In de weken na de invoering van de NIPT-test voor zwangere vrouwen, kwamen bij het Erasmus MC al 1.200
aanvragen binnen.
NIPT betekent niet-invasieve prenatale test. Hiermee wordt, via het bloed van de moeder, het nog ongeboren kind gecontroleerd op het syndroom van Down en andere chromosoomafwijkingen. NIPT is betrouwbaarder dan de combinatietest, die tot nu toe gangbaar is. Voorheen kregen uitsluitend vrouwen met een verhoogde kans op een kind met een chromosoomafwijking een NIPT. Sinds april 2017 kunnen alle zwangere vrouwen die dat willen deze test ondergaan. Renée te Poele-Akkermans van de afdeling Klinische Genetica beantwoordde, samen met haar collega’s, onderstaande vragen.
Hoeveel zwangere vrouwen willen een NIPT?
“Verwacht werd dat de helft van de zwangeren voor de test zou kiezen. Dit ging resulteren, zo is berekend, in landelijk gemiddeld 360 tests per dag. In de praktijk lijkt dit aardig overeen te komen.”
Hoeveel NIPT’s zijn al uitgevoerd?
“In de eerste drie weken zijn er landelijk ruim 6.000 aanvragen binnengekomen, waarvan zo’n 1.200 bij het Erasmus MC. Daar worden dus zo’n 80 tests per dag ontvangen. Voor meer dan de helft van de aanvragen hebben we de NIPT-tests al uitgevoerd en de resultaten teruggekoppeld.”
Wat moeten deze vrouwen betalen?
“Een eigen bijdrage van 175 euro. Dat is ongeveer even veel als voor de combinatietest.”
Naar welke ziektes zoeken jullie?
“We onderzoeken op trisomie 21 (Downsyndroom), trisomie 18 (Edwardssyndroom) en trisomie 13 (Patausyndroom). Als er van een van deze chromosomen te veel DNA wordt gevonden, is dat een sterke aanwijzing voor deze aandoening bij het kind.”
Hoe lang duurt het krijgen van de uitslag?
“We streven naar uiterlijk tien werkdagen. In de eerste maanden hielden we wegens opstartperikelen nog een slag om de arm, met twintig werkdagen. Maar ook toen is de termijn van tien werkdagen gehaald. We kijken nu of het nog sneller kan.”
Hoe betrouwbaar is de uitslag?
“Zeer betrouwbaar bij een voor moeder en kind gunstige NIPT-uitslag, waarmee wordt bedoeld: geen afwijking, ook wel ‘negatief voorspellende waarde’ genoemd. Minder dan een op duizend zwangeren blijkt dan toch zwanger te zijn van een kind met Down-, Edwards- of Patausyndroom. Bij een gunstige NIPT-uitslag is er daarom geen aanleiding voor vervolgonderzoek.”
□ □ □
## TE BEANTWOORDEN VRAGEN
(1) Schrijf het stuk uit de tekst over de NIPT-test over van "Wat moeten deze" tot en met "van de uitslag?".
(2) Kloppen deze uitspraken volgens de tekst over de NIPT-test? Antwoord per uitspraak met ja of nee en citeer de doorslaggevende woorden uit de tekst. (a) Sinds april 2017 kan elke zwangere vrouw die dat wil een NIPT laten doen. (b) Voor de NIPT geldt een eigen bijdrage van 250 euro. (c) Het Erasmus MC ontvangt ongeveer 80 tests per dag.
(3) Schrijf een vervolg op de tekst over de NIPT-test dat begint na de laatste zin.
De items spelen hierbij geen rol.

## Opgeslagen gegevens
□ □ □
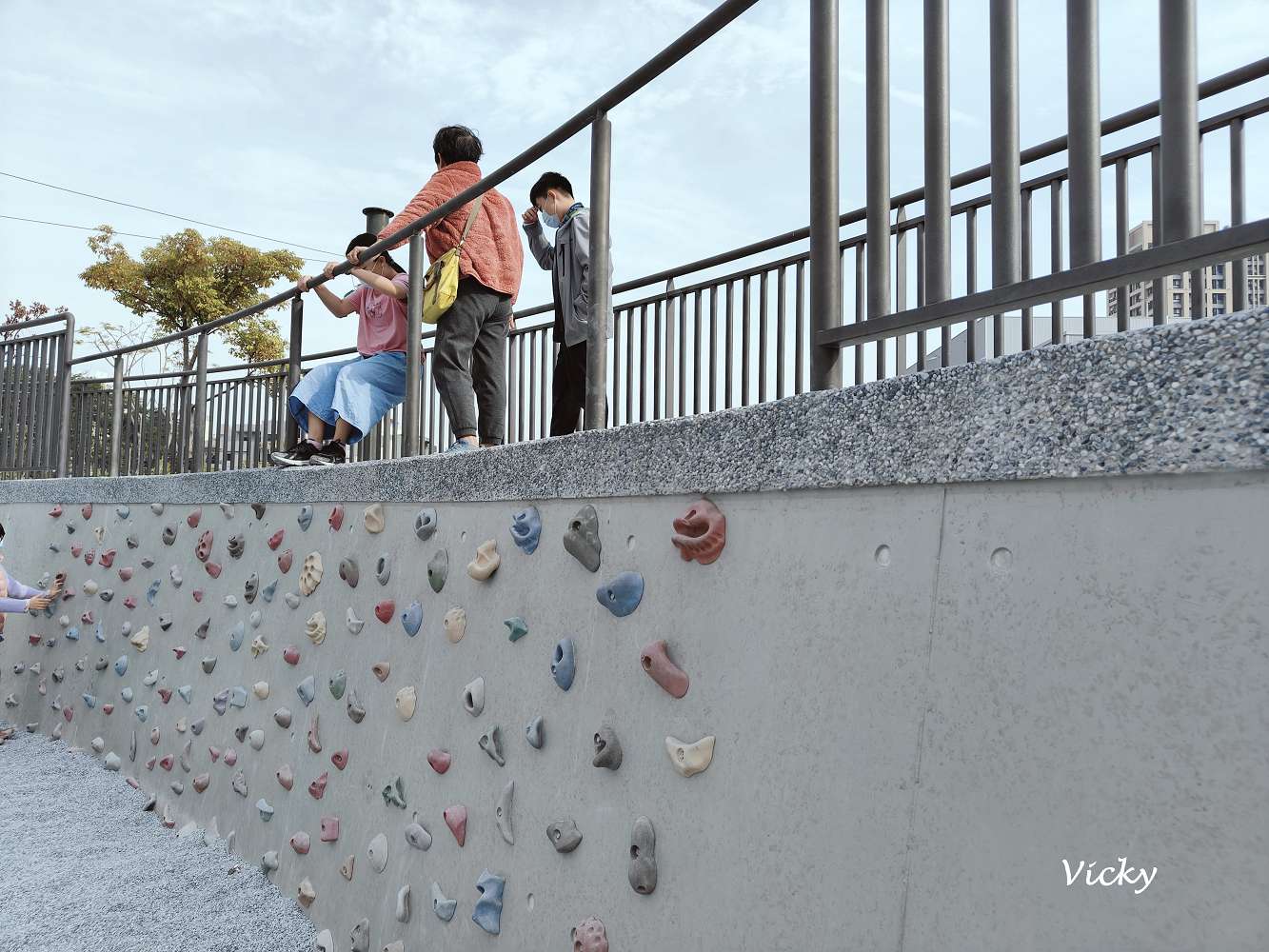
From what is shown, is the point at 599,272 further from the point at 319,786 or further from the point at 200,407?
the point at 200,407

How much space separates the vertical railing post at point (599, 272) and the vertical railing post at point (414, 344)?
5.69 ft

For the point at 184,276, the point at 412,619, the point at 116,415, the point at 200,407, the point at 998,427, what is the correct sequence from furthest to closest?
the point at 184,276, the point at 116,415, the point at 200,407, the point at 412,619, the point at 998,427

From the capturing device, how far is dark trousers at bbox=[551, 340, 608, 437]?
4.61m

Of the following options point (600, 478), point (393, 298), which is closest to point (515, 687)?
point (600, 478)

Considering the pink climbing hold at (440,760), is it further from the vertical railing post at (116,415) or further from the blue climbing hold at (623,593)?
the vertical railing post at (116,415)

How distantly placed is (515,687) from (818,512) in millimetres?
1404

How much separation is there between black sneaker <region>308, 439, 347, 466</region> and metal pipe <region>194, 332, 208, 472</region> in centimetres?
194

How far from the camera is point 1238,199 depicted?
308 centimetres

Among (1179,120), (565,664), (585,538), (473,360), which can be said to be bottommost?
(565,664)

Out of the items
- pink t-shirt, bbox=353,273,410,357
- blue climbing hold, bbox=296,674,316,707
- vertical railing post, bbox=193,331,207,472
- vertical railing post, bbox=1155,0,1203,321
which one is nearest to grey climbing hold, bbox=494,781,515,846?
blue climbing hold, bbox=296,674,316,707

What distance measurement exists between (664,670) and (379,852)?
1.99 metres

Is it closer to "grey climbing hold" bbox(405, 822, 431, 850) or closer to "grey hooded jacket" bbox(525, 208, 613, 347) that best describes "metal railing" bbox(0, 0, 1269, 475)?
"grey hooded jacket" bbox(525, 208, 613, 347)

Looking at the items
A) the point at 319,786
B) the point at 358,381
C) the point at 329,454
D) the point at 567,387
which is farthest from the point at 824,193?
the point at 329,454

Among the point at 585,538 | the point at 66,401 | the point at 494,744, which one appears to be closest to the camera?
the point at 585,538
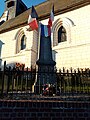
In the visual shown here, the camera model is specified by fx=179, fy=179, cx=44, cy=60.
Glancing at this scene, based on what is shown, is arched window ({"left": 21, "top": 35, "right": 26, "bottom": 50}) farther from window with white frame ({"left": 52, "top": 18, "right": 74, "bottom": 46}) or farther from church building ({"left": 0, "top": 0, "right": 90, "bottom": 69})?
window with white frame ({"left": 52, "top": 18, "right": 74, "bottom": 46})

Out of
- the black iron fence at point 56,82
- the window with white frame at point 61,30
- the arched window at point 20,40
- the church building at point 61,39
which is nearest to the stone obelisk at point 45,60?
the black iron fence at point 56,82

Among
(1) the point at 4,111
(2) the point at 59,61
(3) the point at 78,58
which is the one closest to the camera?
(1) the point at 4,111

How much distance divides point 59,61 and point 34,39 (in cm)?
405

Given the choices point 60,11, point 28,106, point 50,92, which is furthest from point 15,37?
point 28,106

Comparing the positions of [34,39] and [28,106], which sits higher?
[34,39]

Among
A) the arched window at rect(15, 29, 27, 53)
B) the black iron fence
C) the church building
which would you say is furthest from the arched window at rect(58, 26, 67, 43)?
the black iron fence

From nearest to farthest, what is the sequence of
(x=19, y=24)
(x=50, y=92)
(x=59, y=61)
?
(x=50, y=92)
(x=59, y=61)
(x=19, y=24)

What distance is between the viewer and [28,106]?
4.52 m

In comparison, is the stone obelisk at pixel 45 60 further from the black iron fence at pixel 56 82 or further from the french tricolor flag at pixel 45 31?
the black iron fence at pixel 56 82

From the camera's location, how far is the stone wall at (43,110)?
4.42m

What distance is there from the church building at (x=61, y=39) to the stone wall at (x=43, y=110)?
1085cm

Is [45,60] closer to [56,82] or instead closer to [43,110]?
[56,82]

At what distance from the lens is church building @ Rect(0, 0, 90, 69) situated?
16.0 metres

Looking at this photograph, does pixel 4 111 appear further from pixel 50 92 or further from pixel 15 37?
pixel 15 37
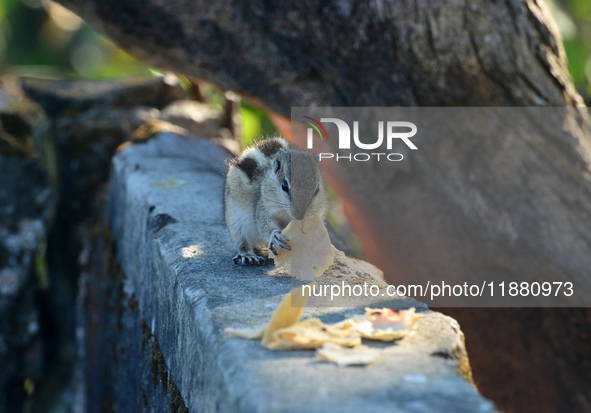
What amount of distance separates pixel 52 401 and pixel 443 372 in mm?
□ □ □
## LIJST MET ANTWOORDEN
(1)
Wat moeten deze vrouwen betalen?
“Een eigen bijdrage van 175 euro. Dat is ongeveer even veel als voor de combinatietest.”
Naar welke ziektes zoeken jullie?
“We onderzoeken op trisomie 21 (Downsyndroom), trisomie 18 (Edwardssyndroom) en trisomie 13 (Patausyndroom). Als er van een van deze chromosomen te veel DNA wordt gevonden, is dat een sterke aanwijzing voor deze aandoening bij het kind.”
Hoe lang duurt het krijgen van de uitslag?

(2)
(a) Ja: "Sinds april 2017 kunnen alle zwangere vrouwen die dat willen deze test ondergaan."
(b) Nee: "Een eigen bijdrage van 175 euro."
(c) Ja: "Daar worden dus zo’n 80 tests per dag ontvangen."

(3)
“Een afwijkende uitslag (ook wel ‘positief voorspellende waarde’ genoemd), blijkt bij de NIPT voor 75% correct. Bij de overige 25% is er bijvoorbeeld een afwijking in de placenta, maar niet in het kind. Die 75% is veel nauwkeuriger dan de combinatietest. Daarbij was bij slechts 5% van de zwangeren ook daadwerkelijk zwanger van een kind met Downsyndroom. De NIPT voorspelt dus veel beter dan de combinatietest en leidt tot veel minder onnodige ongerustheid.”
“Tot slot heeft de NIPT ook een hogere sensitiviteit dan de combinatietest. Van alle ongeboren kinderen met Downsyndroom wordt met NIPT meer dan 95% vastgesteld. Met de combinatietest is dat 85%.”
Zijn er ziekten ontdekt?
“Bij de eerste in het Erasmus MC geteste bloedmonsters zijn inderdaad aanwijzingen gevonden voor een trisomie 21-afwijking.”
Zijn er vrouwen doorgestuurd voor vervolgonderzoek?
“Ja. Als er aanwijzingen zijn voor een chromosoomafwijking is vervolgonderzoek nodig, omdat de NIPT een afwijkende uitslag kan geven, terwijl het ongeboren kind geen aandoening heeft. Er moet dus om zekerheid te krijgen altijd nog een vlokkentest of vruchtwaterpunctie worden gedaan.”
Zijn er ‘nevenbevindingen’?
“Met de NIPT kunnen we ook andere chromosoomafwijkingen vinden bij het kind, in de placenta en soms bij de aanstaande moeder. Dat noemen we nevenbevindingen. Bij de NIPT is het zo dat de zwangere vrouw zelf bepaalt of zij eventuele nevenbevindingen wil weten. In de eerste geteste bloedmonsters in het Erasmus MC waren inderdaad ook nevenbevindingen. Er is toen contact opgenomen met de zwangere vrouw, voor een consult op de poli Klinische Genetica.”